Task to carry out | Copy out every line of the records that contains the word "slug".

Excerpted data |
********

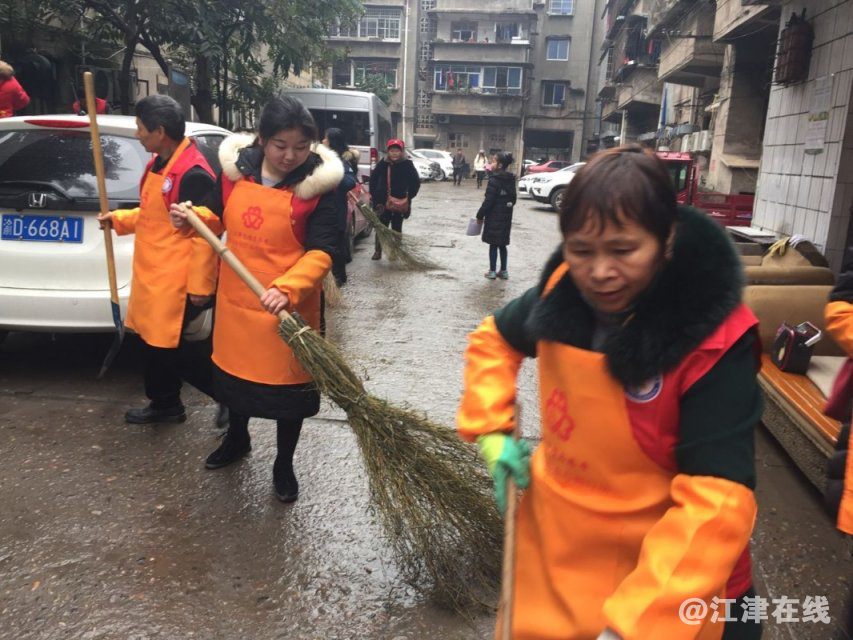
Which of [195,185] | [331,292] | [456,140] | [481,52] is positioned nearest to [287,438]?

********

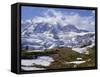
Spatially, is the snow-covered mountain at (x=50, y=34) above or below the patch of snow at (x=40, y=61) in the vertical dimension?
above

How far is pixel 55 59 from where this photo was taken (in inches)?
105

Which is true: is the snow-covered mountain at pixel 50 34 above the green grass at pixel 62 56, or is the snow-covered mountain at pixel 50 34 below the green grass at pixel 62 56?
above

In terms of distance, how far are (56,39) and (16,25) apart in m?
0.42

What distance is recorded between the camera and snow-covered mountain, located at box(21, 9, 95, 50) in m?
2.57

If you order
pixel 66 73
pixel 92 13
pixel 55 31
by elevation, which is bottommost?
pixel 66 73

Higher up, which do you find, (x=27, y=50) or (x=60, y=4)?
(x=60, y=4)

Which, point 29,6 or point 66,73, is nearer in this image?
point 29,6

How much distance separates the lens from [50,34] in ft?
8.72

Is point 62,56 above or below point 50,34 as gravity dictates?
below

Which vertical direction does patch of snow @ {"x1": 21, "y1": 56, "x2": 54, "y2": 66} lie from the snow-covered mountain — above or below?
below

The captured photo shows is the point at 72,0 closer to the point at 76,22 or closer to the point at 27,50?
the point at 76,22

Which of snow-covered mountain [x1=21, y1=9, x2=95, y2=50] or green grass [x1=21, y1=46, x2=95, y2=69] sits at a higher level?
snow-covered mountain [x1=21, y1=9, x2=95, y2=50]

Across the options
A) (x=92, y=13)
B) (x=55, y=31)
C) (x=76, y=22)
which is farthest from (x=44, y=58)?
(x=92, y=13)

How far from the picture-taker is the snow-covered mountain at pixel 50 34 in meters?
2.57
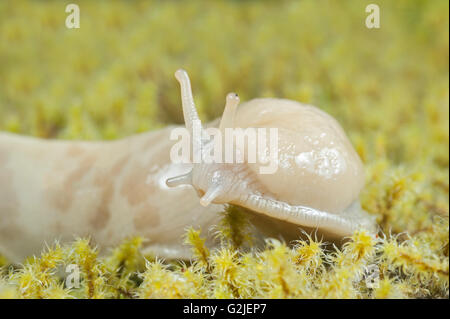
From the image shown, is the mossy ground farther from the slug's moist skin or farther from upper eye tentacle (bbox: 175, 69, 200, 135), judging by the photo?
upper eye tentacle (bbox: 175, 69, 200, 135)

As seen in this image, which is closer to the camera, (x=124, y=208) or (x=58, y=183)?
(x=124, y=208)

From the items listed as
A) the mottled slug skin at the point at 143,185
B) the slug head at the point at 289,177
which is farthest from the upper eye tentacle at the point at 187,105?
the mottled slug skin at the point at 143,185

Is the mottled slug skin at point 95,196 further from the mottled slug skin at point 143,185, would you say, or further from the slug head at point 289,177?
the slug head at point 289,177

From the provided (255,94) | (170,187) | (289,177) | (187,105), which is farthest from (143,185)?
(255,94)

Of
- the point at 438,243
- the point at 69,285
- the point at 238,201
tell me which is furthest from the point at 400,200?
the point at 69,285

********

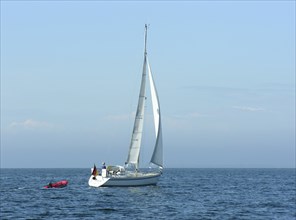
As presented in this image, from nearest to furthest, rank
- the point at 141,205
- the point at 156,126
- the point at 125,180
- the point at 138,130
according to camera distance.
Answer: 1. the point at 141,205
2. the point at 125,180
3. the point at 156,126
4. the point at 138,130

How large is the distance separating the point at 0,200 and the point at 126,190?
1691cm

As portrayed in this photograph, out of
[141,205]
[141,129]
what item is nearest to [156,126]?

********

Solution to this problem |
From the image shown, is the mossy ground farther from the slug's moist skin or farther from upper eye tentacle (bbox: 175, 69, 200, 135), judging by the photo?
A) the mottled slug skin at the point at 143,185
B) the slug head at the point at 289,177
the mottled slug skin at the point at 143,185
Is the mottled slug skin at point 95,196 further from the mottled slug skin at point 143,185, would you say, or further from the slug head at point 289,177?
the slug head at point 289,177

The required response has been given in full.